I create content about personal development, self-love, self-care, organization, productivity, time management, personal finance, basically everything you need to build a balanced, healthy and positive life.

 

This is my story

I dreamed of touching the stars even before I was completely capable of understanding what that meant for me. As far as I could remember I was an ambitious child. Whatever expectations my parents placed on me, I chose to carry ten times more weight on my shoulder. As I grew older, I placed my self-worth completely on my success, on my talents, on the numbers on my grade sheets.

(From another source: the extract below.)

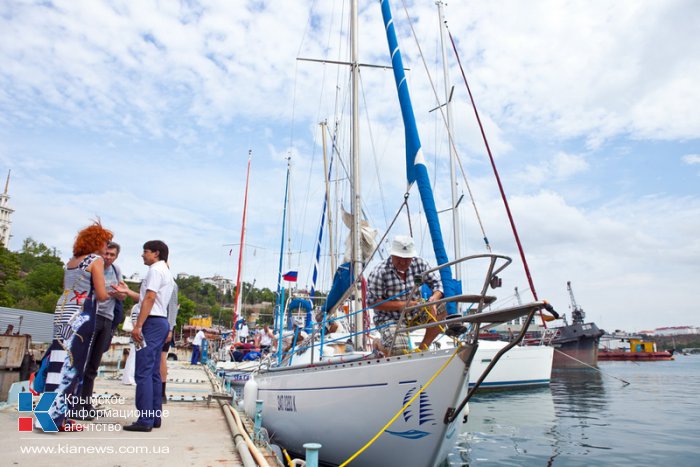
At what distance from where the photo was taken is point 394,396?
4.23m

For a long time, I tried to find the roots of my wild ambition. Stories involving a child crushed underneath a parade of unreasonable expectations usually have over expecting parents on the background, but that was not the case for me. There was no reason behind my ambition or my unfathomable fear of failure. It’s just who I was.

I was so afraid to fail that this toxic fear help me back from trying anything new, from taking risks or just, living life in general. I kept myself from diving into anything that didn’t have the possibility of a 100% success.

One night I was sitting on a bus on my way back home from college. It was midnight. And suddenly I had this ominous feeling that something terrible was about to happen. There was another bus behind us, which also stopped unexpectedly. As we were trying to figure what was happening we heard a scream coming from the vehicle behind us, first one, then another, followed by a ten more.

A group of robbers forced their way into the bus behind us. And we were next.

I waited for the feeling of terror to take over, but it never came. Me, this girl who was so afraid to fail that she kept herself inside a shell for her entire life was not afraid when the possibility of death came knocking at her door.

I didn’t understand why I felt nothing.

And at that moment I realized that I placed so much of my self-worth on my success that even my life seemed insignificant in comparison. I was more afraid of failing than losing my life.

And how could I possibly love my life?

How could I possibly love my life when I forced myself to hide from it for all these years?

The police arrived before the robbers could get into our bus. And from that day, I decided that if I was going to be on this earth for years, I was going to live instead of just surviving. I was going to build a life I was deeply and madly in love with so that the mere thought of losing it becomes unbearable. My journey towards building my self-love and self-worth started that on that very night, three years ago.

I’ve come a long way since. For the past three years, I’ve lived more than I ever had in my whole life. I am still as ambitious and as driven as I ever was, but it no longer consumes me. I realized that regardless of my failures I am worthy, and have been all along.

Behind Cocoa Dust

I created this blog to help people find themselves, to help them learn to love themselves unconditionally regardless of their flaws, to help them realize their worth and to help them create a life that they are obsessed with.

The tagline of my site is to remind you that every atom in your body was once a part of a star, something so stubborn and strong that even after its life ended, it refused to be gone. You have been created from its remains, like a Pheonix rising from the ashes. That is how wonderful you are. And I think it is absolutely unacceptable for you to live your life not knowing that.

May we all live a life that is vibrant, beautiful and overflowing with passion and love.